**REQUIRED ACTION**
Proceed with the passage on genetic algorithms, picking up right after its final sentence.

**DOCUMENT SEGMENT**
━━━━━━━━━━━━━━━━━━━━

The evolutionary process can be thought of as a solution to an optimization problem, where the problem being optimized is the fitness of the individuals in an evolving population. In nature, the problem being optimized can be thought of as the development of qualities which will increase one’s chances of reproducing (thereby passing on some of one’s genetic material to future generations). What exactly these qualities are can be very difficult to ascertain, and furthermore varies from species to species and can even depend on the current state of evolution within a species. However, if one could define virtual populations of individuals representing potential solutions in a problem space, with their fitnesses corresponding to how well the problem is solved, one could potentially ‘evolve’ that population as is done in nature to obtain individuals more capable of solving the problem. A computer program implementing this process is generally said to use a genetic algorithm (GA).

The GA, first proposed by J. Holland (1975), is a fascinating way of solving difficult problems since no specific knowledge concerning the solution is needed, except for a way to measure how good, or fit, or desirable, a potential solution is. Solutions are found by creating a virtual species whose individuals possess traits, the best combination of which, one would like to find.

━━━━━━━━━━━━━━━━━━━━

[Stored data entries]

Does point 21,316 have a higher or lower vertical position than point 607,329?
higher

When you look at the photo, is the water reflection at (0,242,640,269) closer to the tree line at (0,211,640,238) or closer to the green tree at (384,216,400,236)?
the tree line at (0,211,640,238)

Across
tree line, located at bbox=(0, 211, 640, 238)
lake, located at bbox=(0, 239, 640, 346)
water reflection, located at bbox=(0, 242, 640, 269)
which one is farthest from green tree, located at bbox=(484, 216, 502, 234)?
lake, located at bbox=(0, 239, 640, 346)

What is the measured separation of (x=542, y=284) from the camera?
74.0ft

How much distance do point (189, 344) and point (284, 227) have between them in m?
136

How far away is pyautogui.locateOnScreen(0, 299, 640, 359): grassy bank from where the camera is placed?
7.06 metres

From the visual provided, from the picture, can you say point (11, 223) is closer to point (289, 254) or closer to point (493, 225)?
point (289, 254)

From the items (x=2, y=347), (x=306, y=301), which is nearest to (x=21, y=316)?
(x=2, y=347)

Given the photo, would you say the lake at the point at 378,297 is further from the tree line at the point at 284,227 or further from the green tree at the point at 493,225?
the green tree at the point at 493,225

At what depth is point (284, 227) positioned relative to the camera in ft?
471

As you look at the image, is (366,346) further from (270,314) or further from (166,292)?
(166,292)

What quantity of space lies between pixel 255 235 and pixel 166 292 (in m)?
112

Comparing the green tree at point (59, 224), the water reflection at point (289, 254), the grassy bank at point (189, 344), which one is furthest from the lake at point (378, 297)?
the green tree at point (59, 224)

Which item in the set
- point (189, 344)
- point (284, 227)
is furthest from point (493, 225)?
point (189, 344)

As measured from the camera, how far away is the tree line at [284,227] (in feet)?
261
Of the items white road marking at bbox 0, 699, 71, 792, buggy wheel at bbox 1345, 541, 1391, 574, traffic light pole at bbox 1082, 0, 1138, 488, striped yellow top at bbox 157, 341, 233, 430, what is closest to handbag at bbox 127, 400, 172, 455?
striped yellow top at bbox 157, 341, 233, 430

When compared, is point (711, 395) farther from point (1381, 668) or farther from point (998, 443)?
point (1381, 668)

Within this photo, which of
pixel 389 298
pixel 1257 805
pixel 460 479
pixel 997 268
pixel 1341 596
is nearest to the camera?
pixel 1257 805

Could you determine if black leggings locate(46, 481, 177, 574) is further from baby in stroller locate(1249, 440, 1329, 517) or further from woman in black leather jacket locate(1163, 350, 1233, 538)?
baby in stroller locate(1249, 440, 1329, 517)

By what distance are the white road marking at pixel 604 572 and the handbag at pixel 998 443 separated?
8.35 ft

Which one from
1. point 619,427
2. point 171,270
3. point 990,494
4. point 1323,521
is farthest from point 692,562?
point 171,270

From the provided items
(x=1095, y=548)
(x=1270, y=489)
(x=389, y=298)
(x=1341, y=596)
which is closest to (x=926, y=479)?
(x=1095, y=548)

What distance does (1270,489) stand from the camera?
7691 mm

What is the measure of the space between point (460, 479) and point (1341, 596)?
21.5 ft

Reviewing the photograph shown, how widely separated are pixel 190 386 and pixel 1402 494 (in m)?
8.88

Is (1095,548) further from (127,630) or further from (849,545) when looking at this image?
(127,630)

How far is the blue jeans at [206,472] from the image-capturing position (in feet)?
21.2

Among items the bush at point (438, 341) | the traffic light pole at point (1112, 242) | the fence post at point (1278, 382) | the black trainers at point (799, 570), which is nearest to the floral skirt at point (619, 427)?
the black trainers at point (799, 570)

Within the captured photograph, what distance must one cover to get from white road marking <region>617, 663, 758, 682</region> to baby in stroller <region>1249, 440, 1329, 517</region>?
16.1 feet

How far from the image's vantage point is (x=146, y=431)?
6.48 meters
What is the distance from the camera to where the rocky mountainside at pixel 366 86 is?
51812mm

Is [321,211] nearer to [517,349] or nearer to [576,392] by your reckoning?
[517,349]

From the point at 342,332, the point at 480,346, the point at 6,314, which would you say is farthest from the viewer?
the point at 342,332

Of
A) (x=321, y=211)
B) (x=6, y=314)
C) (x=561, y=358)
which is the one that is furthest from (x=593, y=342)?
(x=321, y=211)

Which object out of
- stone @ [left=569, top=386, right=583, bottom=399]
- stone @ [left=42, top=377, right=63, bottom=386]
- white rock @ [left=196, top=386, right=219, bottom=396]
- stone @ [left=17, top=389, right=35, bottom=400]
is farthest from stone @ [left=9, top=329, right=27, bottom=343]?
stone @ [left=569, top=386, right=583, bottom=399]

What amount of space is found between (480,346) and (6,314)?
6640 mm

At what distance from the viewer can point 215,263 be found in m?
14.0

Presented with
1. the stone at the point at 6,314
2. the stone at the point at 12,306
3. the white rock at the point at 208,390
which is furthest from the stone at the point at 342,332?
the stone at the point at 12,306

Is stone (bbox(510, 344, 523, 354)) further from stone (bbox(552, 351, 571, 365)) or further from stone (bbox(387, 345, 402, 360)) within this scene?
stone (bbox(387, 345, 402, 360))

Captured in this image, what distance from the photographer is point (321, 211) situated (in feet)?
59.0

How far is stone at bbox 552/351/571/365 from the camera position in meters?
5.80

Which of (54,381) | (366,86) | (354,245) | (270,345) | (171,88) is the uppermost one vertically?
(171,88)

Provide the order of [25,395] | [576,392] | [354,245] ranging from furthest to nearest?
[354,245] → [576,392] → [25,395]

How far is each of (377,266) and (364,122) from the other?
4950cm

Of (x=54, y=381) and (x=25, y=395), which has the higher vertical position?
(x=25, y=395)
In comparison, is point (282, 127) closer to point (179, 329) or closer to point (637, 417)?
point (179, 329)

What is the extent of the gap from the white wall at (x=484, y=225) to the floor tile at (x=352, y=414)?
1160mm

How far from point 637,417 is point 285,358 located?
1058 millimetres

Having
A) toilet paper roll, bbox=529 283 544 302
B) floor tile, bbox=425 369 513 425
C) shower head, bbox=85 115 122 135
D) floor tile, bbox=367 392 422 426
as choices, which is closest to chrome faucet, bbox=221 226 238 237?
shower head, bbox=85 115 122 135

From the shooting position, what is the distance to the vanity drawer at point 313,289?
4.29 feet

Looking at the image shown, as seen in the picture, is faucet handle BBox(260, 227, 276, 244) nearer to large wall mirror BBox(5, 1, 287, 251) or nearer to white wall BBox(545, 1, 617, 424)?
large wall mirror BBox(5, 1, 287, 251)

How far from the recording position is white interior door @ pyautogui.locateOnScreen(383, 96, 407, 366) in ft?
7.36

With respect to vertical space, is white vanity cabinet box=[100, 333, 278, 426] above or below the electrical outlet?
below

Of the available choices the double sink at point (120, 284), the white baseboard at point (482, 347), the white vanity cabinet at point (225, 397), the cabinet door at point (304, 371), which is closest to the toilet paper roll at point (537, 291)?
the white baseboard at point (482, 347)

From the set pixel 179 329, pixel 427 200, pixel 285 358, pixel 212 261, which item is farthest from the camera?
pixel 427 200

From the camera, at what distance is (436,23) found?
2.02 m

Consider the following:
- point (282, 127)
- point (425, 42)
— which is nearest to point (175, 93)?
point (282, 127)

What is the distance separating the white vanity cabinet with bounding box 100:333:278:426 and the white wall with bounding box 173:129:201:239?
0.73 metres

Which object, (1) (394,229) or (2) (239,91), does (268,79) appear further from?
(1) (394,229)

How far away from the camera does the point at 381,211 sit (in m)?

━━━━━━━━━━━━━━━━━━━━

**EXPECTED ANSWER**
The GA model and its terminology is borrowed from biology, since the biological model is the one being emulated. Individuals in the population each possess a unique genome made up of one or more chromosomes which are in turn made up of genes, each of which can take on different values called alleles which specify a particular trait appropriate to that gene. For example, humans might possess a gene specifying eye colour, and the possible alleles for that gene might be blue, brown, green, grey etc. During sexual reproduction, the chromosomes of the two parents are recombined to form one or more new chromosomes which will specify the genetic material of the offspring. This process is generally called crossover because parent chromosomes are often ‘cut’ at the same locus (position) on the chromosome, and the sub-chromosomes formed are exchanged to form the child chromosome(s). Another concept borrowed from biology and implemented in genetic algorithms is mutation which is the random effect of a new chromosome acquiring some random trait (gene value) from neither parent. Together, crossover and mutation are applied on a population of individuals to produce a new population probabilistically based on the fitnesses of the parent population. Parents are selected according to some selection method and the next generation is formed from the current population using some replacement scheme.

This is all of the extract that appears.